Estensione proroga del termine di versamento del secondo acconto per i soggetti che applicano gli indici sintetici di affidabilità fiscale

Estesa a tutti i soggetti Isa dei settori economici individuati negli allegati 1 e 2 al decreto “Ristori-bis”, con domicilio fiscale o sede operativa in “zona rossa”, ovvero esercenti l’attività di gestione di ristoranti in “zona arancione”, la proroga al 30 aprile 2021 del termine di versamento della seconda o unica rata dell’acconto delle imposte sui redditi e dell’Irap dovuto per il periodo d’imposta successivo a quello in corso al 31 dicembre 2019 (per i contribuenti “solari”, è il 2020). Il differimento si applica a prescindere dall’eventuale diminuzione del fatturato o dei corrispettivi. 

Sospensione dei versamenti tributari

Stop ai versamenti in scadenza nel corrente mese di novembre relativi all’Iva, alle ritenute alla fonte e alle trattenute per addizionale regionale e comunale operate in qualità di sostituti d’imposta.
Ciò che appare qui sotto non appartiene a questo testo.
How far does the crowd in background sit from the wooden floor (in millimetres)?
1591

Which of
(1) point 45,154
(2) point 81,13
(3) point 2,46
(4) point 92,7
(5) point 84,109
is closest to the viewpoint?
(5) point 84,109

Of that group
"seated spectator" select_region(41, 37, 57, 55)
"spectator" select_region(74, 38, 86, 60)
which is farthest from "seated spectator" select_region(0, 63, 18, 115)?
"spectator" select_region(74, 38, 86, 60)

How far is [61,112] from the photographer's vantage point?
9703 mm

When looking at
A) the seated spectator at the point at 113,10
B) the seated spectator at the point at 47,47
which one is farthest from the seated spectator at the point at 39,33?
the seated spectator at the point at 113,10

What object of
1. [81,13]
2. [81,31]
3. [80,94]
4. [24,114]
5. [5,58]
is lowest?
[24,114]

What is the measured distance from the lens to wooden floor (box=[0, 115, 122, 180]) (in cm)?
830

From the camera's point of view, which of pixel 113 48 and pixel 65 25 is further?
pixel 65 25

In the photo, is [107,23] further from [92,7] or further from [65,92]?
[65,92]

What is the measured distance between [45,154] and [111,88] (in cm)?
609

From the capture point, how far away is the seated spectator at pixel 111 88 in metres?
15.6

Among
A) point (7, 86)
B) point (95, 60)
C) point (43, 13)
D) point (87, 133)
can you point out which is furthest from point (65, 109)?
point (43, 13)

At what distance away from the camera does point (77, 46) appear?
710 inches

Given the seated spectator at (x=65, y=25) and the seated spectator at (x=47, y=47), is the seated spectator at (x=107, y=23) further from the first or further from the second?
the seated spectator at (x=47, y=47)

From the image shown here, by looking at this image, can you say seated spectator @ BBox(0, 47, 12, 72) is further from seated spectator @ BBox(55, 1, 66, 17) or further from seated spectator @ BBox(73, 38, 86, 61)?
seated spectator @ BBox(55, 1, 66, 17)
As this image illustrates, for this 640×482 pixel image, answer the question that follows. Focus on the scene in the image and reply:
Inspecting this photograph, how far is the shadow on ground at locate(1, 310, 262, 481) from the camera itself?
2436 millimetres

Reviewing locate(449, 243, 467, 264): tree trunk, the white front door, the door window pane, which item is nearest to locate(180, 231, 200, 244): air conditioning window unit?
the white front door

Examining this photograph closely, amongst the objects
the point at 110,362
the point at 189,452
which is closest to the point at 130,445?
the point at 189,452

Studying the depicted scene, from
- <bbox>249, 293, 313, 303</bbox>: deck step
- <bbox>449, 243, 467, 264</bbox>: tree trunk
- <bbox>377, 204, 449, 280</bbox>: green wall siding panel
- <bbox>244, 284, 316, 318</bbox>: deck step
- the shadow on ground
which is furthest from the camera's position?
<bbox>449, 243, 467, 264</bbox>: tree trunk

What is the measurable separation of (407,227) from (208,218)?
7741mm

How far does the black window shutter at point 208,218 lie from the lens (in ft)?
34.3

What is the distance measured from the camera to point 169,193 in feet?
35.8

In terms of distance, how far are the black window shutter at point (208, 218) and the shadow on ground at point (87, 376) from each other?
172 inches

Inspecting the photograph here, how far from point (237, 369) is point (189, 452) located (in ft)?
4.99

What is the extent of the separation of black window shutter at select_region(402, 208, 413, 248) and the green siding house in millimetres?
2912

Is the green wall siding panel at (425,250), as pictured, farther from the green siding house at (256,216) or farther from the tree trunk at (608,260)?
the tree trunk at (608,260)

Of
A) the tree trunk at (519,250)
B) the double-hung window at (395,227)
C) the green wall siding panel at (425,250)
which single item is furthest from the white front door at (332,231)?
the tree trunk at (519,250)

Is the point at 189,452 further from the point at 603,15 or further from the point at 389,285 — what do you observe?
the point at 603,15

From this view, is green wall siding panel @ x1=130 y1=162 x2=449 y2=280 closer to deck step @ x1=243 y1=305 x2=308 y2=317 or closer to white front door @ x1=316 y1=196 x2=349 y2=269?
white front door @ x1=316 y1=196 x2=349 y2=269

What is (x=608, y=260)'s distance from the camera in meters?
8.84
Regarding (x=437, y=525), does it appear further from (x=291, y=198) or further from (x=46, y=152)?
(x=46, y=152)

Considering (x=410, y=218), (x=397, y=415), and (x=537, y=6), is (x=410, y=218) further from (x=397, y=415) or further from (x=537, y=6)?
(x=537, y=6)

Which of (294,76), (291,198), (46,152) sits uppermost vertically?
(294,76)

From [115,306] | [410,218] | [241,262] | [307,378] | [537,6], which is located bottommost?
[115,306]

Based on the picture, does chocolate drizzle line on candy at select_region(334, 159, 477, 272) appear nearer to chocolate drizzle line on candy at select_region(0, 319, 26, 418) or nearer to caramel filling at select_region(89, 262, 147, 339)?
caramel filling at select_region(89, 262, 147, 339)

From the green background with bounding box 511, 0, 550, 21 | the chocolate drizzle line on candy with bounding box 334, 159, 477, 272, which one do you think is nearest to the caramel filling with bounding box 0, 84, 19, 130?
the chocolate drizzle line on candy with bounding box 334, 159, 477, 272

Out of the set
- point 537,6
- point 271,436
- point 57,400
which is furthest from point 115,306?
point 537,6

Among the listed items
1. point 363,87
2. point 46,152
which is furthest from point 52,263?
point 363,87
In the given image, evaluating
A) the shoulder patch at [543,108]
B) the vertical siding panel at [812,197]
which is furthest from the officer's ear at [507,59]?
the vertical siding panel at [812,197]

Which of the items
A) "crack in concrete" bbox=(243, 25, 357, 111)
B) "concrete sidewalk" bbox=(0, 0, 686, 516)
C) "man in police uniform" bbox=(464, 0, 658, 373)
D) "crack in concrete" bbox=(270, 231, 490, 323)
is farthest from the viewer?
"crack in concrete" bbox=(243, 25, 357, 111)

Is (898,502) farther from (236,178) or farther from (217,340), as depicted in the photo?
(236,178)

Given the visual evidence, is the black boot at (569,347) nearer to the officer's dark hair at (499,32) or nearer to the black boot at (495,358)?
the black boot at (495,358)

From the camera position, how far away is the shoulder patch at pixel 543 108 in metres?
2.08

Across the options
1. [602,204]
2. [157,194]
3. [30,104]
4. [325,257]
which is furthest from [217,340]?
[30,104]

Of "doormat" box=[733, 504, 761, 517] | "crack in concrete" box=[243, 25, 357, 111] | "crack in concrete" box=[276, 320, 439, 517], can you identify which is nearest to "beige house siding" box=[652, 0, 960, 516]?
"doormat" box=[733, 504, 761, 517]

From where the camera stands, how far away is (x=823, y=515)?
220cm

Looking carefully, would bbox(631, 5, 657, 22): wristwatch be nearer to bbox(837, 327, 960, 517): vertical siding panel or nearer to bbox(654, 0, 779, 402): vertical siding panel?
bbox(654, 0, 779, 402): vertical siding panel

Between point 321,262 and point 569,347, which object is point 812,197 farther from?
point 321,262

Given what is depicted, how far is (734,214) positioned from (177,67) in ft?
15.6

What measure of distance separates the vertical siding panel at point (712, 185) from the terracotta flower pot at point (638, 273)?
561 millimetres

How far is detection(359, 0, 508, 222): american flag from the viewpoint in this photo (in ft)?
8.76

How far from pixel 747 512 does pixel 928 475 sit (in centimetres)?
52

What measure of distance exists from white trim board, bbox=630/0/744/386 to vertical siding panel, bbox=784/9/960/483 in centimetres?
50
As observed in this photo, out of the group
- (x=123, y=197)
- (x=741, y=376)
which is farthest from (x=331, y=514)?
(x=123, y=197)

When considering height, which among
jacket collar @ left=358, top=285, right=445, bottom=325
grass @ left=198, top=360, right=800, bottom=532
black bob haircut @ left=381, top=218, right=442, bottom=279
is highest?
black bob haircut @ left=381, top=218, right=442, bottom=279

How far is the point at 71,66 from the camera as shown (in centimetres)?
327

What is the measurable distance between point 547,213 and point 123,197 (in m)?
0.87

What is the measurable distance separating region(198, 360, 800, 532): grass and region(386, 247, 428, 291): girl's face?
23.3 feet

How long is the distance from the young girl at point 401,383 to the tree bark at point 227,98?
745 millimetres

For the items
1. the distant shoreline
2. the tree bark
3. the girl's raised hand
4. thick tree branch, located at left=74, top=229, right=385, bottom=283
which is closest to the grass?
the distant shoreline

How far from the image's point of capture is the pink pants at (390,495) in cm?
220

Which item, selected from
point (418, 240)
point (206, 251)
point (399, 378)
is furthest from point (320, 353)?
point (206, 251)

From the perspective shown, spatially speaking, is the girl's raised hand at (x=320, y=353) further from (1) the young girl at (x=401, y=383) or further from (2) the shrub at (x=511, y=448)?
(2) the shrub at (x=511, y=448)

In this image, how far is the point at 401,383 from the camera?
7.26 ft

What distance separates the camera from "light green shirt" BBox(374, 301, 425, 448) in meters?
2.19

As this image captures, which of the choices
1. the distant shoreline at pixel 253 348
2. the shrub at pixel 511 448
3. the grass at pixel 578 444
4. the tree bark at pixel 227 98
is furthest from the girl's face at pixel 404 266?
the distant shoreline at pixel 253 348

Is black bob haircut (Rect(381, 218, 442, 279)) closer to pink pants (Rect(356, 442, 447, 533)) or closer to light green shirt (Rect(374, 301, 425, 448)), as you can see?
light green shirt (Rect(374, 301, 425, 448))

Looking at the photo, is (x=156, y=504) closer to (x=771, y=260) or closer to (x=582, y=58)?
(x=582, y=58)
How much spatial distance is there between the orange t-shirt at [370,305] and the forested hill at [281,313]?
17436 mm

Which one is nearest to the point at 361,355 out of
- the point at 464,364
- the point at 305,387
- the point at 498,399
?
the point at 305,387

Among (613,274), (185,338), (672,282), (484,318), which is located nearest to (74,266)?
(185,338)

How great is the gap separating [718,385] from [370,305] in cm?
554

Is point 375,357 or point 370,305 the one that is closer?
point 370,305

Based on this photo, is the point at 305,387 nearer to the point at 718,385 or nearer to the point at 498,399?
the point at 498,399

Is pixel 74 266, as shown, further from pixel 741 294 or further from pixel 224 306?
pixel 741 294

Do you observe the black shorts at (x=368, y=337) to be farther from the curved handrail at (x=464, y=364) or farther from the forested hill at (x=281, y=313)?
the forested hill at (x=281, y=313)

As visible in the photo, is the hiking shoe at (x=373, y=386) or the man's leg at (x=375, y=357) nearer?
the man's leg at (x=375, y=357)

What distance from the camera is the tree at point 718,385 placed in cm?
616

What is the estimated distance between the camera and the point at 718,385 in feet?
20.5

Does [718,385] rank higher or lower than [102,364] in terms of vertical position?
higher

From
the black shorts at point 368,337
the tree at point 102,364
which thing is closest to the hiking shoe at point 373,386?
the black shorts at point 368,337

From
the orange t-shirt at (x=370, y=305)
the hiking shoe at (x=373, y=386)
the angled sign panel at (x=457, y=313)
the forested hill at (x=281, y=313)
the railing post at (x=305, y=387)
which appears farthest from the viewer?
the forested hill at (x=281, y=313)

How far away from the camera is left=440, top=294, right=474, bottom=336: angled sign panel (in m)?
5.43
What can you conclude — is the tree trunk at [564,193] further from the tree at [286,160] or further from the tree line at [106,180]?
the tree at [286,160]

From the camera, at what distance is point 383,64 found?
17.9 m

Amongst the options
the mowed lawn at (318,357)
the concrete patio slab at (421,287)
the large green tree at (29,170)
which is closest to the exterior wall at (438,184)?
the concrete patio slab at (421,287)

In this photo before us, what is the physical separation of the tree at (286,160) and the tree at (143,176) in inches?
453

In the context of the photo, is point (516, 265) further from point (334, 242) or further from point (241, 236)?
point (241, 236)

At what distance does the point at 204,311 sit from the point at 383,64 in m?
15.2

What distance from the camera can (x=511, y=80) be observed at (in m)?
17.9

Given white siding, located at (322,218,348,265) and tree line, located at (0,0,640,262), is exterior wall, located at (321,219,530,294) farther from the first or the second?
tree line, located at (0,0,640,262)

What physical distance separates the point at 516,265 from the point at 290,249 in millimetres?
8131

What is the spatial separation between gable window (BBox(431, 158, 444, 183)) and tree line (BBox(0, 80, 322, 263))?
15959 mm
La misura riguarda: i soggetti che esercitano le attività economiche sospese su tutto il territorio nazionale (articolo 1, Dpcm 3 novembre 2020) e quelli che esercitano le attività di ristorazione nelle zone rosse o arancioni, nonché i soggetti operanti nei settori economici individuati nell’allegato 2 ovvero esercenti l’attività alberghiera, di agenzia di viaggio o di tour operator, e che hanno domicilio fiscale, sede legale o sede operativa in “zona rossa”. I versamenti sospesi andranno effettuati, senza applicazione di sanzioni e interessi, entro il 16 marzo 2021, in un’unica soluzione o mediante rateizzazione fino a un massimo di quattro rate mensili di pari importo.